▸ WORK TO DO
Recast the items below as a JSON list of strings, one string per line, with blank lines left out.

▸ INFORMATION SUPPLIED
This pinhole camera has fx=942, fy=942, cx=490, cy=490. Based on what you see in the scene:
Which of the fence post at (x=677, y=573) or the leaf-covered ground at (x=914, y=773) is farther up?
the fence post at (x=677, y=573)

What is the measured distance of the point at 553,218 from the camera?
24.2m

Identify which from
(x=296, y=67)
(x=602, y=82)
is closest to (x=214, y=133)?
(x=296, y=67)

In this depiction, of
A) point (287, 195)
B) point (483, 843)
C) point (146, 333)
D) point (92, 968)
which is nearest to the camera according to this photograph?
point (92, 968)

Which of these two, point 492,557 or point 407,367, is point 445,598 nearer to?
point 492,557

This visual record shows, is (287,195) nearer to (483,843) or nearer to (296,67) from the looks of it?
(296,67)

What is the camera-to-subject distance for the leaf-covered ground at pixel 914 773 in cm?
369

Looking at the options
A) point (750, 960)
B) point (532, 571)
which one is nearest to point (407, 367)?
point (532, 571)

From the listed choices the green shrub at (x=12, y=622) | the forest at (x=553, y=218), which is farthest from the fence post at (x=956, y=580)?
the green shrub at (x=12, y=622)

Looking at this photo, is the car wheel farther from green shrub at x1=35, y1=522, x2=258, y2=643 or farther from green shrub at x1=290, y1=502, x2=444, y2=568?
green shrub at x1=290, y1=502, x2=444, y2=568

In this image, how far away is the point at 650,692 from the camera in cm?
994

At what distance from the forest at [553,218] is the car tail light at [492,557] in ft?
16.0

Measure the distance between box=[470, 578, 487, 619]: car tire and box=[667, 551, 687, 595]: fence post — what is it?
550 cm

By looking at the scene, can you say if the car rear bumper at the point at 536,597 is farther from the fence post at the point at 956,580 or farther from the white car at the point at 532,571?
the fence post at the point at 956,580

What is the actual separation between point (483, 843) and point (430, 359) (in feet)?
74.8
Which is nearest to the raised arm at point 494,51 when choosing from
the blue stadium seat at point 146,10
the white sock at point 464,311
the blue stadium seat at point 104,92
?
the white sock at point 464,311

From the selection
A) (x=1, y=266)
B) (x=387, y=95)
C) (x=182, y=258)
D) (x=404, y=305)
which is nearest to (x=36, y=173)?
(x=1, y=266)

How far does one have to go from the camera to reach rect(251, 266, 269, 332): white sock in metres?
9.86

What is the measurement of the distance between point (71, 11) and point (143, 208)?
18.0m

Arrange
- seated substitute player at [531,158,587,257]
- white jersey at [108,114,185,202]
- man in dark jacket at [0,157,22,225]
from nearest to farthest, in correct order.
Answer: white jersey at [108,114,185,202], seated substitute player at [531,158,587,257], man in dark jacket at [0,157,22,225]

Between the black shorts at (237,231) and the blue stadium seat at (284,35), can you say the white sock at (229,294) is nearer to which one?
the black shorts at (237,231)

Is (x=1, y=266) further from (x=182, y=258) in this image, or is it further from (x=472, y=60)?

▸ EXERCISE SOLUTION
[
  "This pinhole camera has fx=942, fy=942, cx=490, cy=490. Based on what you see in the scene:",
  "Which of the fence post at (x=677, y=573) or the leaf-covered ground at (x=914, y=773) is farther up?",
  "the fence post at (x=677, y=573)",
  "What is the measured distance of the point at 553,218 from the camera?",
  "24.2m",
  "Identify which from",
  "(x=296, y=67)",
  "(x=602, y=82)",
  "is closest to (x=214, y=133)?",
  "(x=296, y=67)",
  "In this depiction, of",
  "A) point (287, 195)",
  "B) point (483, 843)",
  "C) point (146, 333)",
  "D) point (92, 968)",
  "which is nearest to the camera according to this photograph?",
  "point (92, 968)",
  "Which of these two, point 492,557 or point 407,367, is point 445,598 nearer to?",
  "point 492,557",
  "This visual record shows, is (287,195) nearer to (483,843) or nearer to (296,67) from the looks of it?",
  "(296,67)",
  "What is the camera-to-subject distance for the leaf-covered ground at pixel 914 773 in cm?",
  "369",
  "Looking at the options",
  "A) point (750, 960)",
  "B) point (532, 571)",
  "which one is nearest to point (407, 367)?",
  "point (532, 571)",
  "From the listed choices the green shrub at (x=12, y=622) | the forest at (x=553, y=218), which is farthest from the fence post at (x=956, y=580)?",
  "the green shrub at (x=12, y=622)",
  "Looking at this photo, is the car wheel farther from green shrub at x1=35, y1=522, x2=258, y2=643 or farther from green shrub at x1=290, y1=502, x2=444, y2=568?",
  "green shrub at x1=290, y1=502, x2=444, y2=568",
  "In this image, how far away is the point at 650,692 from the camera in cm?",
  "994",
  "At what distance from the forest at [553,218] is the car tail light at [492,557] in ft?",
  "16.0",
  "Measure the distance between box=[470, 578, 487, 619]: car tire and box=[667, 551, 687, 595]: fence post — what is it?",
  "550 cm",
  "By looking at the scene, can you say if the car rear bumper at the point at 536,597 is farther from the fence post at the point at 956,580 or farther from the white car at the point at 532,571?",
  "the fence post at the point at 956,580",
  "What is the actual separation between point (483, 843) and point (430, 359) (in feet)?",
  "74.8",
  "Which is nearest to the raised arm at point 494,51 when choosing from",
  "the blue stadium seat at point 146,10",
  "the white sock at point 464,311",
  "the blue stadium seat at point 104,92",
  "?",
  "the white sock at point 464,311",
  "From the selection",
  "A) (x=1, y=266)",
  "B) (x=387, y=95)",
  "C) (x=182, y=258)",
  "D) (x=404, y=305)",
  "which is nearest to (x=36, y=173)?",
  "(x=1, y=266)",
  "How far does one have to go from the camera to reach rect(251, 266, 269, 332): white sock in metres?",
  "9.86",
  "What is the measurement of the distance between point (71, 11) and point (143, 208)?",
  "18.0m",
  "Arrange",
  "- seated substitute player at [531,158,587,257]",
  "- white jersey at [108,114,185,202]",
  "- man in dark jacket at [0,157,22,225]",
  "from nearest to farthest, in correct order.",
  "Answer: white jersey at [108,114,185,202], seated substitute player at [531,158,587,257], man in dark jacket at [0,157,22,225]",
  "Between the black shorts at (237,231) and the blue stadium seat at (284,35), can you say the white sock at (229,294) is nearer to which one?",
  "the black shorts at (237,231)",
  "Is (x=1, y=266) further from (x=182, y=258) in this image, or is it further from (x=472, y=60)?"
]